Monday, March 19, 2007

More Thai Muslims flee to Malaysia

A third group of Thai Muslims crossed into neighboring Malaysia, complaining of harassment by the military in Thailand’s Muslim south.

The group, which consists of seven men and 17 women aged between one and 57, said they had been beaten by Thai forces and that their sons were either missing or detained, according to the Malaysian Star newspaper.

The Thai government, which was installed after a bloodless coup in September, says that it is working on a policy of reconciliation to restore peace in the Muslim south, where more than 2,000 people have killed in three years of violence.

But recent attacks in the southern provinces have prompted Thai authorities to tighten security measures.

A spokesman for the Thai group, which arrived in Malaysia on Saturday, told the Star newspaper that a bomb attack on a mosque in his village had made it difficult for Muslims to gather to pray.

"Last week after the bomb blast, which injured scores of my neighbors, Thai soldiers came and simply arrested youths," he said, adding that many young men were missing or feared dead.

The group says that it is not seeking political asylum but wants the Malaysian government to stop the violence against Muslims in the four Thai southern provinces of Narathiwat, Yala, Pattani and Songkhla.

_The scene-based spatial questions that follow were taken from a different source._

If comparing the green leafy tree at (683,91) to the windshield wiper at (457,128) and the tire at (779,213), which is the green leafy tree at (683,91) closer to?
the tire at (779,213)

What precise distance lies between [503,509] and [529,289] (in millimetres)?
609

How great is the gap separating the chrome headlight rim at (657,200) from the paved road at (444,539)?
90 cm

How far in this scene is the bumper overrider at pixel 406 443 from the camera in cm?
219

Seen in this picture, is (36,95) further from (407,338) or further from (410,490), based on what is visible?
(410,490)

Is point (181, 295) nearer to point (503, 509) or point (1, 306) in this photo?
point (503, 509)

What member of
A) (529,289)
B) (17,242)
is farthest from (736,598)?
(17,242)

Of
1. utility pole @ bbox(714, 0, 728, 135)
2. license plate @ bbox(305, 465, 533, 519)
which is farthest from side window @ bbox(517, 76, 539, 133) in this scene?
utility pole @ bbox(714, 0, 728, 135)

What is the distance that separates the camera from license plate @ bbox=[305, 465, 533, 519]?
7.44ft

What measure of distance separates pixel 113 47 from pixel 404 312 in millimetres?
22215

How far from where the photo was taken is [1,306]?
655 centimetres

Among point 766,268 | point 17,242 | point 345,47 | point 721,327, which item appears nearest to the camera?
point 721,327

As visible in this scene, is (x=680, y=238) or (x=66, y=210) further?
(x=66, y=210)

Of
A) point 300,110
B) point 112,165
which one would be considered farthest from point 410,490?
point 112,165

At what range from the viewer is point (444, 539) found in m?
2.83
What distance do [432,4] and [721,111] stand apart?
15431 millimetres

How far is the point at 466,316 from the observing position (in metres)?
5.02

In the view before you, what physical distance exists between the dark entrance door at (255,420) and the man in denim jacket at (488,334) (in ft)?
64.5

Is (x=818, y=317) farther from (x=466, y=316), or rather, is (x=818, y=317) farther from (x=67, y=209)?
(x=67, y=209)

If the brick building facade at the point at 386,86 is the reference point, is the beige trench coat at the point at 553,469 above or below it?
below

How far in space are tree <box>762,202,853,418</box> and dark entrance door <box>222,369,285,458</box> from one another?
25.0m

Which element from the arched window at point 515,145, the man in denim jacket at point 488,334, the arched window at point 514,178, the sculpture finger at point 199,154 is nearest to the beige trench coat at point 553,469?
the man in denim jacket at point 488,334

Malaysia’s immigration department officials could not be reached for comment, and an official of the UN refugee agency in Kuala Lumpur said it had no information on the case.

The escape of the Thai Muslim group follows the flight of 131 Muslim asylum seekers from southern Thailand in 2005, who are still being held in a Malaysian immigration depot, and an incident last December in which a second group of 20 Thai Muslims crossed into Malaysia.

Former Prime Minister Thaksin Shinawatra, who was toppled last year, has been accused of applying heavy-handed policies against Muslims in the south.

Last November, Prime Minister Surayud Chulanont vowed to bring about national reconciliation, and apologized for Thaksin’s tough policies which were blamed for stoking unrest in the south.

Coup leader Sonthi Boonyaratglin, the first Muslim to lead the Thai military, said that the apology showed the government’s willingness to resolve the conflict in the south.

However, the Hong Kong-based Asian Human Rights Commission said the apology should be followed by the arrest of guilty officers involved in the death of innocent Muslims.

Malaysia is a mainly Muslim country, while Thailand is predominantly Buddhist. Relations between the two neighbors had been strained over the violence in Thailand's largely Muslim far south.

Thailand's three southern provinces of Pattani, Yala and Narathiwat were all an independent Muslim sultanate before being annexed a century ago.